A random matrix model for random approximate $t$-designs

TL;DR

This paper introduces a random matrix model to describe the distribution of approximate t-designs in quantum computing, providing theoretical bounds and numerical evidence for its accuracy.

Contribution

The authors propose a novel random matrix model for approximate t-designs and prove its convergence properties and spectral gap conjecture satisfaction.

Findings

Operator norm of the matrix converges in distribution as the set size grows.

Explicit bounds on tail probabilities for the approximation measure.

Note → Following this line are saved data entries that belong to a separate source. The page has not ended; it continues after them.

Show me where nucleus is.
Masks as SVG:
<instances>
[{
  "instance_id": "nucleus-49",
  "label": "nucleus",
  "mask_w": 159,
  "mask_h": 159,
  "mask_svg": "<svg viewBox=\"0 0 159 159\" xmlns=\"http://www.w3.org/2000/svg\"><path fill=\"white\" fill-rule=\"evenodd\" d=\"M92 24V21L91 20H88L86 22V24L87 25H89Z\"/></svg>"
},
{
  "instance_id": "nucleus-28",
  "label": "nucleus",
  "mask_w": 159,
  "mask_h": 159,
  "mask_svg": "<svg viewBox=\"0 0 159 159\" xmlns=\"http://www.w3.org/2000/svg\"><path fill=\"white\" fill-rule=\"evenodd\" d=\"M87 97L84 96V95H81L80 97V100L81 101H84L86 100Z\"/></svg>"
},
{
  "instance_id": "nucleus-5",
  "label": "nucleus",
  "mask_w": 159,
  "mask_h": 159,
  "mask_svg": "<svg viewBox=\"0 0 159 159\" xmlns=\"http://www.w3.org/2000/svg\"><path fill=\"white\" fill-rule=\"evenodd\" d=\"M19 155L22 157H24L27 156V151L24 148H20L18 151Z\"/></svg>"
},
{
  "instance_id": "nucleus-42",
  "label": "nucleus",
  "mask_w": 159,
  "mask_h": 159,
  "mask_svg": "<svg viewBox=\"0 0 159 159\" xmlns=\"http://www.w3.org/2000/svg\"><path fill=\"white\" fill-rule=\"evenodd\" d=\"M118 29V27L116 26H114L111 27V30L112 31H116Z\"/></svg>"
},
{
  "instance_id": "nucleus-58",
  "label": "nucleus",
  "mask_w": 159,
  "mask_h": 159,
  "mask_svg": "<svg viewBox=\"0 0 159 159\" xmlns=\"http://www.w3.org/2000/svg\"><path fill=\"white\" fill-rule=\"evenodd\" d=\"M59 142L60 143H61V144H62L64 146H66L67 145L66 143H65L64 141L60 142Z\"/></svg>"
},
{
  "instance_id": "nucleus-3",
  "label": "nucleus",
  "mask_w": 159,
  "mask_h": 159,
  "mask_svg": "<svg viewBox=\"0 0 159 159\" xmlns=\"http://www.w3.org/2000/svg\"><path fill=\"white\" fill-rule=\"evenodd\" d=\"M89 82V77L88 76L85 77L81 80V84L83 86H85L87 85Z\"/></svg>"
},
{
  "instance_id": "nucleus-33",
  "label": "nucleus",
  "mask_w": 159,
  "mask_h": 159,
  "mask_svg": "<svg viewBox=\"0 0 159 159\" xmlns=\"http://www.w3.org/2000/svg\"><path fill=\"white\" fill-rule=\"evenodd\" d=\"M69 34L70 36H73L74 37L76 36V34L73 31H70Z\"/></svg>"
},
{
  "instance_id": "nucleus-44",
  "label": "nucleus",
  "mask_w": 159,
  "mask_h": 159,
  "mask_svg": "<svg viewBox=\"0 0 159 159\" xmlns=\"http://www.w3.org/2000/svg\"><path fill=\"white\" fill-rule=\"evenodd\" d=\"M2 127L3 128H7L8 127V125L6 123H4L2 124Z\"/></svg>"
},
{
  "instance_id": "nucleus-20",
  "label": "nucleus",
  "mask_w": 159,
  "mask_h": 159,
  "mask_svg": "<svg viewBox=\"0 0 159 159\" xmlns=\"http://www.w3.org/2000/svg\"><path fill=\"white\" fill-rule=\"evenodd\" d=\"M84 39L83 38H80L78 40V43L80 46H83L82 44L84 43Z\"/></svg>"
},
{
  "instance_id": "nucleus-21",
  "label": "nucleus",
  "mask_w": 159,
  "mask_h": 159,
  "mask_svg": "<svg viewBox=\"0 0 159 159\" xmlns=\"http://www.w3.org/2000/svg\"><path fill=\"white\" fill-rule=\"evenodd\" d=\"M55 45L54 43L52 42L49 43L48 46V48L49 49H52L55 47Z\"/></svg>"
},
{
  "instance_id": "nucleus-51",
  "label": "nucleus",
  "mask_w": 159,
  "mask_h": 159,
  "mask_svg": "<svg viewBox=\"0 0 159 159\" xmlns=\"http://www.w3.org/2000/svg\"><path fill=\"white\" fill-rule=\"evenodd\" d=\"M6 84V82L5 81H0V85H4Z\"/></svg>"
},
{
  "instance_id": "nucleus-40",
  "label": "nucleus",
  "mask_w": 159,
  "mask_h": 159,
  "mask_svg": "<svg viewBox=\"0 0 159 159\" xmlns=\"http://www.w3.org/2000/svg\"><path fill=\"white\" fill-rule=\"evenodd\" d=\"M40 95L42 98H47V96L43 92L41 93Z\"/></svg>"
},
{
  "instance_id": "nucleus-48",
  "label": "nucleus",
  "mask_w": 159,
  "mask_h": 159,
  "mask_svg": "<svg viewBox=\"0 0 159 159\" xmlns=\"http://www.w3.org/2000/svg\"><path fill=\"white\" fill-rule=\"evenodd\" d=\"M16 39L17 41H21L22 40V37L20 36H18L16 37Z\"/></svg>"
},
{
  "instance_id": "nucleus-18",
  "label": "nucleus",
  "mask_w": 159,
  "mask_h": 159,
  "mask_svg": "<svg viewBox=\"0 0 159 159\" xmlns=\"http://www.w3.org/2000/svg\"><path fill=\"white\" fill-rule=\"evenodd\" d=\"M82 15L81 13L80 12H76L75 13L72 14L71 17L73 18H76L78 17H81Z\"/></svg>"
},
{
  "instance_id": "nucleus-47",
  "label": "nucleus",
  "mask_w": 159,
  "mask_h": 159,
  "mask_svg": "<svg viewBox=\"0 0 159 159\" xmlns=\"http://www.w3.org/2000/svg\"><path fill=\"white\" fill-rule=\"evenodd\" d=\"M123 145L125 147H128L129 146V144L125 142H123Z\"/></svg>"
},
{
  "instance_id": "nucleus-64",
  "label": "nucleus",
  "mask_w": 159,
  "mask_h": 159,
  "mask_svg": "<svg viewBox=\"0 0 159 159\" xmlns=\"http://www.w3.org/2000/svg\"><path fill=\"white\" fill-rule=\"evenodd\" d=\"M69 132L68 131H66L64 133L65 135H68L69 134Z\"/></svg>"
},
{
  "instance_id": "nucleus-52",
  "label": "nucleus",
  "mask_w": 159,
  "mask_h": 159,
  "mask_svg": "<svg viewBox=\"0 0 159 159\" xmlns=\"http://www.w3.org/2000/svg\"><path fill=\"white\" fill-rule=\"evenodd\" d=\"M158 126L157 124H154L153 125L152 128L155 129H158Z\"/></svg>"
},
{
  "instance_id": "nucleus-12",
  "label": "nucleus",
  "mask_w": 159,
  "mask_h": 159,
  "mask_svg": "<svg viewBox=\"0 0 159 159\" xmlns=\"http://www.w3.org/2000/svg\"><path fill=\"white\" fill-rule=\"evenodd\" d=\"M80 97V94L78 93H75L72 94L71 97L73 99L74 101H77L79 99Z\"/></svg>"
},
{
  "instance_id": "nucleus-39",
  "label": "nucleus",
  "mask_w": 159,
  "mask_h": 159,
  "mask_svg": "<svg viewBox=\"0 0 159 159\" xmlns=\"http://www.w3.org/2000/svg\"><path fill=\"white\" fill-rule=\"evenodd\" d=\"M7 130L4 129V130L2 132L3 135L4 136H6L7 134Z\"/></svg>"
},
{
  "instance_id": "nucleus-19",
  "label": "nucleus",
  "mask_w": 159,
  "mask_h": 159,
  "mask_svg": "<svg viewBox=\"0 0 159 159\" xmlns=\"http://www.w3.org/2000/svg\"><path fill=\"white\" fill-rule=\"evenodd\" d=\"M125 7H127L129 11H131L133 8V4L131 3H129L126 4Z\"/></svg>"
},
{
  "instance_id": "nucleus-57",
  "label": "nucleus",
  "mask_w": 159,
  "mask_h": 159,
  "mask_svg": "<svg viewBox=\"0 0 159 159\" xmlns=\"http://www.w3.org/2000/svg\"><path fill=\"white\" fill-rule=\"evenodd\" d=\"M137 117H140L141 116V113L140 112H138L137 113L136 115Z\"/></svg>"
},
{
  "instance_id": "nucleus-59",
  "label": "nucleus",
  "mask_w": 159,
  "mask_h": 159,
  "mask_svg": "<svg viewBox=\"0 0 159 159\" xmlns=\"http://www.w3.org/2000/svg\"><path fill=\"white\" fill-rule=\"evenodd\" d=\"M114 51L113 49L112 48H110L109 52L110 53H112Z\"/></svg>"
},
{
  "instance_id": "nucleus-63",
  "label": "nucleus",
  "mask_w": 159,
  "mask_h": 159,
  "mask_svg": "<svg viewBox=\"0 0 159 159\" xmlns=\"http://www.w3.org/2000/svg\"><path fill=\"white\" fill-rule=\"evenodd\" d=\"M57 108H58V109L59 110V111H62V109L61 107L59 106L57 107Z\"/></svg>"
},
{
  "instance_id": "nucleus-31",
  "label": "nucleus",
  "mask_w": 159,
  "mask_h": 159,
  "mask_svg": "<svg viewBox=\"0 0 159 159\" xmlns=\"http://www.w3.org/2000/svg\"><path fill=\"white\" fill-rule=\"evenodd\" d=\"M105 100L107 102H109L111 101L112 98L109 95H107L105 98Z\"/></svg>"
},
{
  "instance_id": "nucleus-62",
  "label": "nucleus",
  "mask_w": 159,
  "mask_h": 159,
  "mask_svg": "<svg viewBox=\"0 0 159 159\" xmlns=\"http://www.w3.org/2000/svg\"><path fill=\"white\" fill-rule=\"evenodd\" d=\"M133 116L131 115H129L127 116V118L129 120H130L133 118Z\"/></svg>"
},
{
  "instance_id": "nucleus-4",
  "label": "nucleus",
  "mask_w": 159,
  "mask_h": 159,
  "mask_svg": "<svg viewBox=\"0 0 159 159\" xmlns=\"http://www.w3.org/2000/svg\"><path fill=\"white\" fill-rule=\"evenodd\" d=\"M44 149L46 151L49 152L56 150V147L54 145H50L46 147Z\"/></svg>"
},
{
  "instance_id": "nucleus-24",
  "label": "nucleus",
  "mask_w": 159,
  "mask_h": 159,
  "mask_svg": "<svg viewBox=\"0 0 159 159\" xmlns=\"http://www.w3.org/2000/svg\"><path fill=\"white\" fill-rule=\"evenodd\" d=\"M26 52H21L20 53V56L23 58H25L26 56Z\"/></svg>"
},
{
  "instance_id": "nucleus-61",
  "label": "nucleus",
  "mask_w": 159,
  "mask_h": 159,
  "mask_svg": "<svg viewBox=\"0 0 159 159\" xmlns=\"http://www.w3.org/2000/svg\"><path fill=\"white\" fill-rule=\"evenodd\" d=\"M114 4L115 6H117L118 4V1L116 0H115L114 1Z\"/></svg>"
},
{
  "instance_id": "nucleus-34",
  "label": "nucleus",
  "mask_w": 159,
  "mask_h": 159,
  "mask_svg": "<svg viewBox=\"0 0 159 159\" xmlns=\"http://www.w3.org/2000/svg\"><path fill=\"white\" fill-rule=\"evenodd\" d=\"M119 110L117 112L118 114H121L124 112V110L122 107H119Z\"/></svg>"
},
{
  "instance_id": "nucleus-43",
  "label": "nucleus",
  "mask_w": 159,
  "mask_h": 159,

Numerical simulations support the model's accuracy across different set sizes.

Abstract

For a Haar random set $\mathcal{S}\subset U(d)$ of quantum gates we consider the uniform measure $\nu_\mathcal{S}$ whose support is given by $\mathcal{S}$. The measure $\nu_\mathcal{S}$ can be regarded as a $\delta(\nu_\mathcal{S},t)$-approximate $t$-design, $t\in\mathbb{Z}_+$. We propose a random matrix model that aims to describe the probability distribution of $\delta(\nu_\mathcal{S},t)$ for any $t$. Our model is given by a block diagonal matrix whose blocks are independent, given by Gaussian or Ginibre ensembles, and their number, size and type is determined by $t$. We prove that, the operator norm of this matrix, $\delta({t})$, is the random variable to which $\sqrt{|\mathcal{S}|}\delta(\nu_\mathcal{S},t)$ converges in distribution when the number of elements in $\mathcal{S}$ grows to infinity. Moreover, we characterize our model giving explicit bounds on the tail probabilities $\mathbb{P}(\delta(t)>2+\epsilon)$, for any $\epsilon>0$. We also show that our model satisfies the so-called spectral gap conjecture, i.e. we prove that with the probability $1$ there is $t\in\mathbb{Z}_+$ such that $\sup_{k\in\mathbb{Z}_{+}}\delta(k)=\delta(t)$. Numerical simulations give convincing evidence that the proposed model is actually almost exact for any cardinality of $\mathcal{S}$. The heuristic explanation of this phenomenon, that we provide, leads us to conjecture that the tail probabilities $\mathbb{P}(\sqrt{\mathcal{S}}\delta(\nu_\mathcal{S},t)>2+\epsilon)$ are bounded from above by the tail probabilities $\mathbb{P}(\delta(t)>2+\epsilon)$ of our random matrix model. In particular our conjecture implies that a Haar random set $\mathcal{S}\subset U(d)$ satisfies the spectral gap conjecture with the probability $1$.